By NEIL HARTNELL
Tribune Business Editor
The Bahamas is “maybe 25 percent of the way there” on economic and fiscal reforms, a governance campaigner said yesterday, with too few Bahamians feeling the benefits of this progress.
Robert Myers, pictured, the Organisation for Responsible Governance’s (ORG) principal, told Tribune Business that economic growth was still “not half” of what The Bahamas requires despite the much-needed changes enacted by the Minnis administration to-date.
Speaking after the International Monetary Fund (IMF) released an upbeat assessment of this nation’s moves following its December 3-7 visit, Mr Myers acknowledged that it would take time for the benefits of the Government’s reforms to “trickle down” to the many Bahamians complaining that their living standards continue to go backwards rather than improve.
Reiterating that public sector costs and inefficiency must be tackled as a priority, the ORG chief estimated that Bahamian GDP growth could increase by one full percentage point or around $100m if the ease and cost of doing business - energy costs in particular - were transformed.
While the IMF yesterday stuck to projections that Bahamian gross domestic product (GDP) will expand by 2.3 percent and 2.1 percent in 2018 and 2019, respectively, Mr Myers said this remained well short of the 5.5 percent growth that the Fund itself said is needed to absorb all new workforce entrants as well as slash existing unemployment in half.

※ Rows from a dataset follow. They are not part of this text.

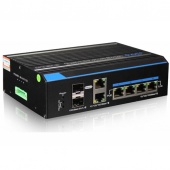 Неуправляемый POE коммутатор UTEPO UTP7204GE-HPOE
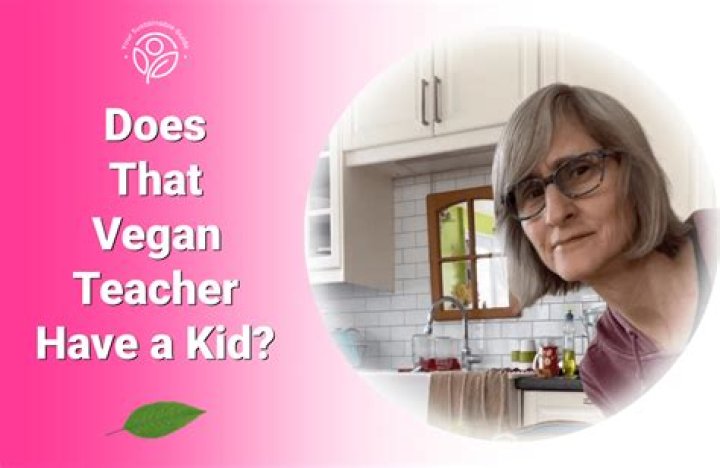 Who Is That Vegan Teacher: Here’s What We Know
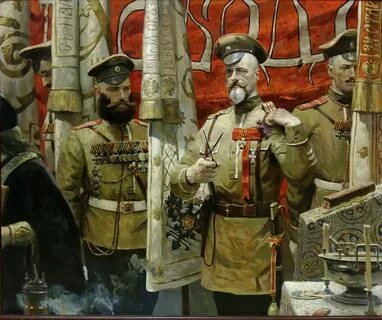 Царь полков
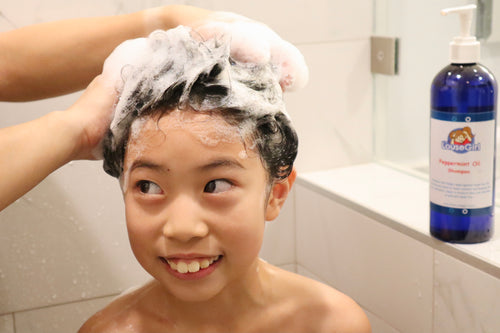 Anti-Lice Shampoo and Conditioner Set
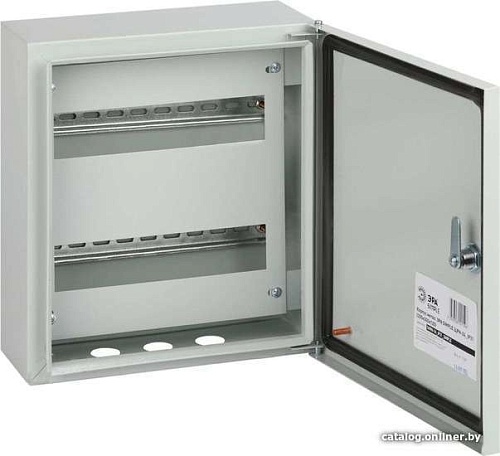 Корпус металлический Эра Simple ЩРН-24 Б0041675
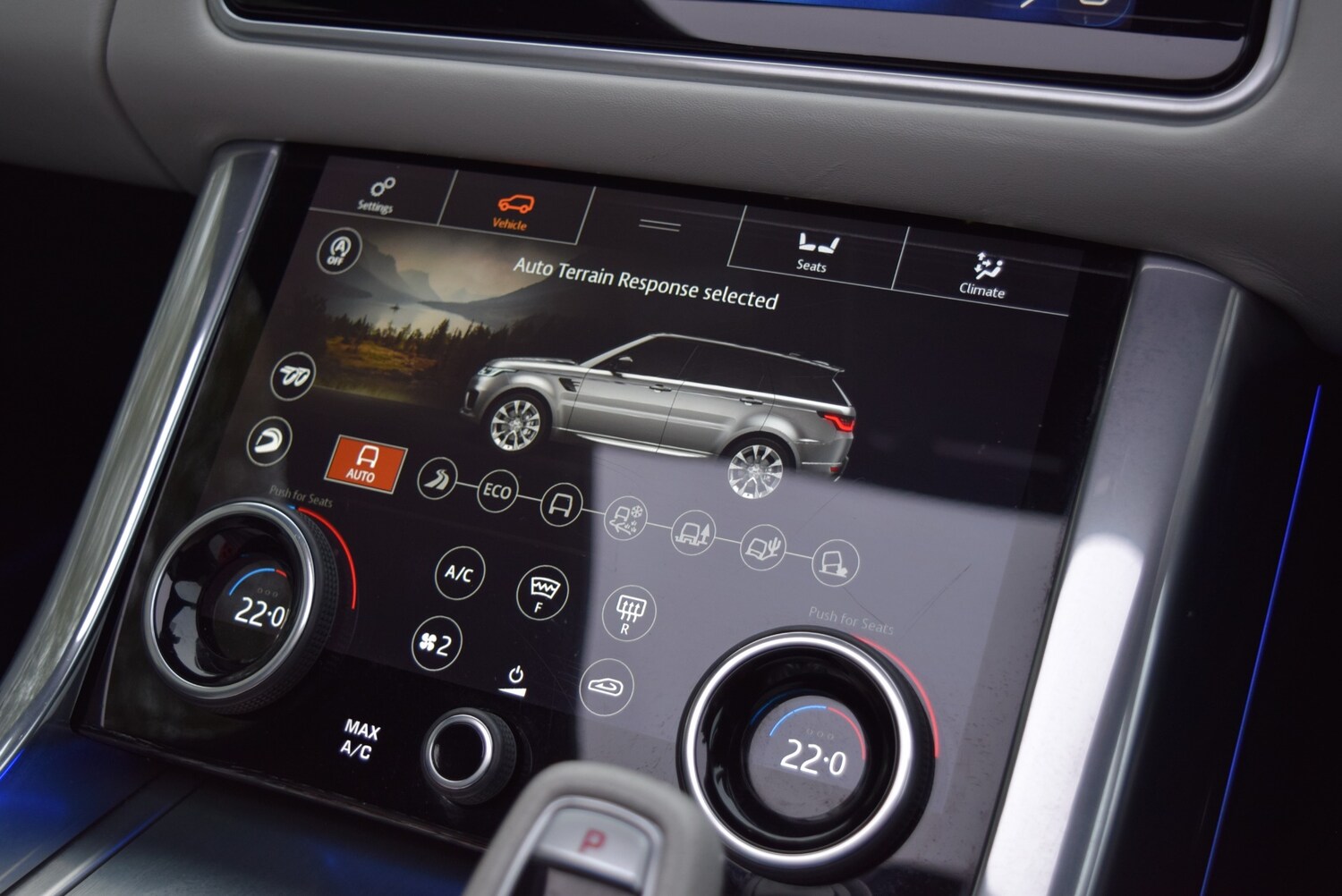 Used Land Rover Range Rover Sport 2018 for sale - 76286938: Photo 51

He agreed that there were “a lot of positive signs” from both the Government’s own actions and the IMF evaluation, which suggested “the turn has happened”, but The Bahamas needs much more if every citizen is to benefit.
“We could see another one percentage point put on [GDP growth] if we could get some of the plaguing ease and cost of doing business issues out of the way, and take power out of the way,” Mr Myers told Tribune Business.
“If we could get all-in power costs down to 20-21 cents per kilowatt hour, you’re talking about hundreds of millions of dollars in savings just on the Government alone. If we get the ease and cost of doing business moving, get some of the bureaucracy moved out of the way, and get control of the size, cost and efficiency of government then we can get that up at least one percentage point.”
The ORG chief called for the Government to start by “hitting the mark” on the deficit and spending targets mandated by the Fiscal Responsibility Bill, and holding the entire public sector accountable for its actions - especially when it came to the spending and use of Bahamian taxpayer monies.
He added that ORG remains adamant there are “not enough teeth” in the Fiscal Responsibility Act to truly penalise infractions by ministers and officials - an assertion that the Government disputes.
“If we were to correct everything and really see this country move forward, in my opinion we’re maybe 25 percent of the way there,” Mr Myers told Tribune Business. “We’ve still got a lot of work to do. The real heavy lifting to address public sector costs and inefficiency has not been started, although they did implement the hiring freeze and spending cuts.
“Dealing with public sector accountability, cost and inefficiency has not been attempted at all. That’s the 50,000 pound anchor in the canoe. If we’re to get 5.5 percent GDP growth that’s the piece to attack next. Any more increases in taxation and costs by anybody serves to slow the economy. We’ve got to back in and create more efficiency.”
Mr Myers added that the size of government needed to be matched to what the Bahamian economy can bear, adding: “If we can lighten the load and the public sector drag, the economy will start moving.
“BPL would be the one place I would start, as well as the unfunded public sector pension liabilities and getting rid of loss-making state-owned enterprises (SOEs). There’s hundreds of millions of dollars there, if not billions. That’s the hard work. That’s going to make the economy move because if the Government does that it’s going to lower our costs.”
While arguing that the Bahamian economy was performing much better than several years ago, especially in the tourism industry with ‘double digit’ stopover growth, Mr Myers acknowledged that too few were feeling the benefits.
“It’s not as bad as it was two to three years ago,” he added. “The economy is improving slowly, but it does take time for that to trickle down. We need to be at 5.5 percent, not 2-3 percent. GDP growth is what we need to deal with our fiscal woes and unemployment. At two percent something, you’re not half-way there.
“Is it better than two years ago? Ye. Is it where we need to be? No. Even wealthy people are complaining about the cost of power now, and businesses are fuming. It’s becoming prohibitive. The cost of electricity is ridiculous, and the quality of electricity is ridiculous. We blow up more equipment because of power problems and can’t claim. It’s not just the bills.”